--- begin ---
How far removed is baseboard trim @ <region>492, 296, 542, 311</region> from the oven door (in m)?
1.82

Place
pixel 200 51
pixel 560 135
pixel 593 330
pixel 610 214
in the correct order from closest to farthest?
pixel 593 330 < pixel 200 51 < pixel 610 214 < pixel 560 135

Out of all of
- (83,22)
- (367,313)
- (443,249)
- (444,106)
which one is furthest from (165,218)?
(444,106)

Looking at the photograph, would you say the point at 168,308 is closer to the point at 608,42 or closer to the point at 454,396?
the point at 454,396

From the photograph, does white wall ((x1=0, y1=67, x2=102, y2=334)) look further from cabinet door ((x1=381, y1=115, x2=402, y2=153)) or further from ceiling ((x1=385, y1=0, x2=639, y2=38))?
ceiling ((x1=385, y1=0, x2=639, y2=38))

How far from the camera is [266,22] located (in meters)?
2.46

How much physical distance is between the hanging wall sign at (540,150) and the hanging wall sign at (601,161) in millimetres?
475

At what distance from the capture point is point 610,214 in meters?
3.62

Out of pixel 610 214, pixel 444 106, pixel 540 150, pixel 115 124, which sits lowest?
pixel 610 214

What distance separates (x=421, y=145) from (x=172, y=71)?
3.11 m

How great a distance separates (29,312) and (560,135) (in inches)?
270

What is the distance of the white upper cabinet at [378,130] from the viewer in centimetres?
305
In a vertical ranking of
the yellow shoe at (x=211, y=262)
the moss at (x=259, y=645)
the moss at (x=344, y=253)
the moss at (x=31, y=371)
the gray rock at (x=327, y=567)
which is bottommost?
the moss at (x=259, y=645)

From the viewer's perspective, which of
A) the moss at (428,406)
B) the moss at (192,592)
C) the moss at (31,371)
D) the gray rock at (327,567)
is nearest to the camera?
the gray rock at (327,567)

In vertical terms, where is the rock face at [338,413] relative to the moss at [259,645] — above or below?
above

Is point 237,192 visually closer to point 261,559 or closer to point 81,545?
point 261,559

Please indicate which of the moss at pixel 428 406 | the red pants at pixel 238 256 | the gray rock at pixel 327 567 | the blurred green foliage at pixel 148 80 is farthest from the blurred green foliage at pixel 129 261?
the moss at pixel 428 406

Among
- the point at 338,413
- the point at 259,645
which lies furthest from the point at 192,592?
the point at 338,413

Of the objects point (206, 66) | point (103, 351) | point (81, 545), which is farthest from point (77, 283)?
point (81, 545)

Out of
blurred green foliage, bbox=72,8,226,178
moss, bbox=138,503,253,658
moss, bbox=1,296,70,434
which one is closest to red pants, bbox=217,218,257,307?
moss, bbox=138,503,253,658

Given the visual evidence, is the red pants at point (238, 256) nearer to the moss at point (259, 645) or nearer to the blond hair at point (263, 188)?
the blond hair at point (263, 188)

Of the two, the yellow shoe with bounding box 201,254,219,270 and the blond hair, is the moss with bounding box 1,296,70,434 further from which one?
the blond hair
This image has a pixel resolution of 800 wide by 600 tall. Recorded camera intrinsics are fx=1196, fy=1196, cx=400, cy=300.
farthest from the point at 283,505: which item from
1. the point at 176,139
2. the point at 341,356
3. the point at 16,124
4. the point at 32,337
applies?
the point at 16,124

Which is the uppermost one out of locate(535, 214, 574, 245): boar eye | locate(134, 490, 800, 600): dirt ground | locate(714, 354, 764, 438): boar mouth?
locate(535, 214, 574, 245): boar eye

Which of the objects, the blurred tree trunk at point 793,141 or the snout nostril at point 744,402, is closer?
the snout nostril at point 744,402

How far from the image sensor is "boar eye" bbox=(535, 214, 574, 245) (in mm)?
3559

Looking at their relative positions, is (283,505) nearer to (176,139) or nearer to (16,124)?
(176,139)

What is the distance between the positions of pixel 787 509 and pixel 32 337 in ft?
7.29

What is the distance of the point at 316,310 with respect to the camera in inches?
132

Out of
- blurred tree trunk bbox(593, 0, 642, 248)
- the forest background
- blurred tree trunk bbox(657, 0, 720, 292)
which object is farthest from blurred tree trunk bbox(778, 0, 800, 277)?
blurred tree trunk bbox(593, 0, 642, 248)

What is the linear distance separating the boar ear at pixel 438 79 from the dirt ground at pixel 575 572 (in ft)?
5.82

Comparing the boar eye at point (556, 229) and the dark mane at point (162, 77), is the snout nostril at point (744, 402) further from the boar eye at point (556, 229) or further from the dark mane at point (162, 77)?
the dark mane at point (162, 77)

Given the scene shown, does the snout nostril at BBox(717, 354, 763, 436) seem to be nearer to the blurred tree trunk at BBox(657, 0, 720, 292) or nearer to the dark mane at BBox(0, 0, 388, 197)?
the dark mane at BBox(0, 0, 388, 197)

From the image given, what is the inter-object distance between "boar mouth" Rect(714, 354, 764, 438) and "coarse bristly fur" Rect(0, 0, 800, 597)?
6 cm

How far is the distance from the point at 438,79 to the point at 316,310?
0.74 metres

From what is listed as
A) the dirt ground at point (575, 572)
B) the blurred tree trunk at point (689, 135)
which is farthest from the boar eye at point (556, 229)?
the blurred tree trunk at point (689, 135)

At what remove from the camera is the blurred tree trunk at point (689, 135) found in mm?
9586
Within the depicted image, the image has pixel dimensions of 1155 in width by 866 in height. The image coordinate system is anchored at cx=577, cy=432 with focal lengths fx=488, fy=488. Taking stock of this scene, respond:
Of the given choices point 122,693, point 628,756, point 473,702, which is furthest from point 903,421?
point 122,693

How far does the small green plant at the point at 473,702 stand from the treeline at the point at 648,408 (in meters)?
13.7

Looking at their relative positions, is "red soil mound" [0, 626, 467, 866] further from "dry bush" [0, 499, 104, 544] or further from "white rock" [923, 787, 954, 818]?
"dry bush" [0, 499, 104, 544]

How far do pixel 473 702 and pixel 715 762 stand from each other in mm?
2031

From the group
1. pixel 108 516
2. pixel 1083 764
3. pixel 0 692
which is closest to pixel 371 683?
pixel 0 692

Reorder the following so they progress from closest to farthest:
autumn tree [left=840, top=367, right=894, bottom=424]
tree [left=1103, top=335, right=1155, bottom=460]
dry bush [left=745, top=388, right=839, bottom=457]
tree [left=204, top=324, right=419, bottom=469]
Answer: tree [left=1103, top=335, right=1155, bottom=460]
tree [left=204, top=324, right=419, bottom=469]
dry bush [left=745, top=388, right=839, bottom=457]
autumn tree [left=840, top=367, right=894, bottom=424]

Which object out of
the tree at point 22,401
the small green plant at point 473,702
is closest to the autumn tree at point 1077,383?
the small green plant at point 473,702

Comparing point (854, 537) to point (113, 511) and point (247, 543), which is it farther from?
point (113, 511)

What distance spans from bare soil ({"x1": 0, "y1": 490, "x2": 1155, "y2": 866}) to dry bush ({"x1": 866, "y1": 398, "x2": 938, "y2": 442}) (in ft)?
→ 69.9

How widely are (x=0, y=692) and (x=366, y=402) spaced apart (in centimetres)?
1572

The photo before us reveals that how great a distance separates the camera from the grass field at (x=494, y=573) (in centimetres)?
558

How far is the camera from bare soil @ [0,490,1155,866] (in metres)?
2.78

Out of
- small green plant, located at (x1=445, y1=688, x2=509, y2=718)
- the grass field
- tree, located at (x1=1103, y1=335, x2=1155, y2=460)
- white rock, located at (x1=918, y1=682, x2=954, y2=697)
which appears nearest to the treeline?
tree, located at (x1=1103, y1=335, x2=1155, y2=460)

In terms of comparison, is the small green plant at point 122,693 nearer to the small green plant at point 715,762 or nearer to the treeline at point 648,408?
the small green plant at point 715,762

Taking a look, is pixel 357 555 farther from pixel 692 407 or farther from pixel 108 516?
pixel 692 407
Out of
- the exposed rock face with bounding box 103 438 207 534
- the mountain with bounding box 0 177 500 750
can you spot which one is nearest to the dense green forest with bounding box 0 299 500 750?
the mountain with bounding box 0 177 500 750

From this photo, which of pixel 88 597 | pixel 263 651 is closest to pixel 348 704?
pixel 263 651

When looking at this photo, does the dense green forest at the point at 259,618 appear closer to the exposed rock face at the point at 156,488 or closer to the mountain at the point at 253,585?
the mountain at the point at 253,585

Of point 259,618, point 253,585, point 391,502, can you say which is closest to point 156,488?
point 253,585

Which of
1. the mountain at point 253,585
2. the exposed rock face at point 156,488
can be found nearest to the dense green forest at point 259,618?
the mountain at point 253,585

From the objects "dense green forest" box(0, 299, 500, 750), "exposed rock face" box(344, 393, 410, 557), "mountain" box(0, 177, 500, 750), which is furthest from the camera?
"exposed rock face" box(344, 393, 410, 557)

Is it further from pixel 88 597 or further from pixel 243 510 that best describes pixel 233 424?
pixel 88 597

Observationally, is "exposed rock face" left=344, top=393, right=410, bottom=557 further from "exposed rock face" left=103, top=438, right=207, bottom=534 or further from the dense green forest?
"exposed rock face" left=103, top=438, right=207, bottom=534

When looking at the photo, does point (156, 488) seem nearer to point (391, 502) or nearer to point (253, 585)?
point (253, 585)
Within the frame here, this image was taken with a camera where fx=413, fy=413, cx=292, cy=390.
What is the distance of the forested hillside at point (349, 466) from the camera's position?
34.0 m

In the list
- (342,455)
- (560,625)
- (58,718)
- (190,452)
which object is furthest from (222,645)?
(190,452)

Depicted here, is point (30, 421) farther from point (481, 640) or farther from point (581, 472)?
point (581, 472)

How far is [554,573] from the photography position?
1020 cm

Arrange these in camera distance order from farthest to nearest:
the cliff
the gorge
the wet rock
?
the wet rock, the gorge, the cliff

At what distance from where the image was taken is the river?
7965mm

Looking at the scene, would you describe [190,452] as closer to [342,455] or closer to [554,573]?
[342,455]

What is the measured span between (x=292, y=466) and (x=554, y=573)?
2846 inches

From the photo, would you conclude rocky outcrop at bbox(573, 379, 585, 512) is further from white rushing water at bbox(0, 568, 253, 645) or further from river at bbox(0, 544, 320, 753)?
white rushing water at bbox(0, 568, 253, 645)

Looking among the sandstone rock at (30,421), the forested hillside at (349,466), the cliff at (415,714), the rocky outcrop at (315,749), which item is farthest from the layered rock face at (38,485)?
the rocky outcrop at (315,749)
--- end ---
WHAT THE TASK REQUIRES :: Quote, without alteration, the final stretch of the entries: the line with "Within the frame" onward to the last line.

REPLY TO THE EXERCISE ::
Within the frame here, this image was taken with a camera where fx=413, fy=413, cx=292, cy=390.
What is the distance of the forested hillside at point (349, 466) from the camera's position?
34.0 m

In the list
- (342,455)
- (560,625)
- (58,718)
- (190,452)
which object is furthest from (222,645)?
(190,452)

Depicted here, is point (30, 421) farther from point (481, 640) or farther from point (581, 472)?
point (581, 472)

How far is [554,573] from the photography position?
1020 cm

Arrange these in camera distance order from farthest to nearest:
the cliff
the gorge
the wet rock
?
the wet rock, the gorge, the cliff

At what distance from where the image was taken is the river?
7965mm

Looking at the scene, would you describe [190,452] as closer to [342,455] or closer to [554,573]?
[342,455]

What is the measured span between (x=292, y=466) and (x=554, y=573)?
2846 inches

From the photo, would you conclude rocky outcrop at bbox(573, 379, 585, 512) is further from white rushing water at bbox(0, 568, 253, 645) or further from river at bbox(0, 544, 320, 753)?
white rushing water at bbox(0, 568, 253, 645)

Looking among the sandstone rock at (30,421), the forested hillside at (349,466), the cliff at (415,714), the rocky outcrop at (315,749), which item is farthest from the layered rock face at (38,485)?
the rocky outcrop at (315,749)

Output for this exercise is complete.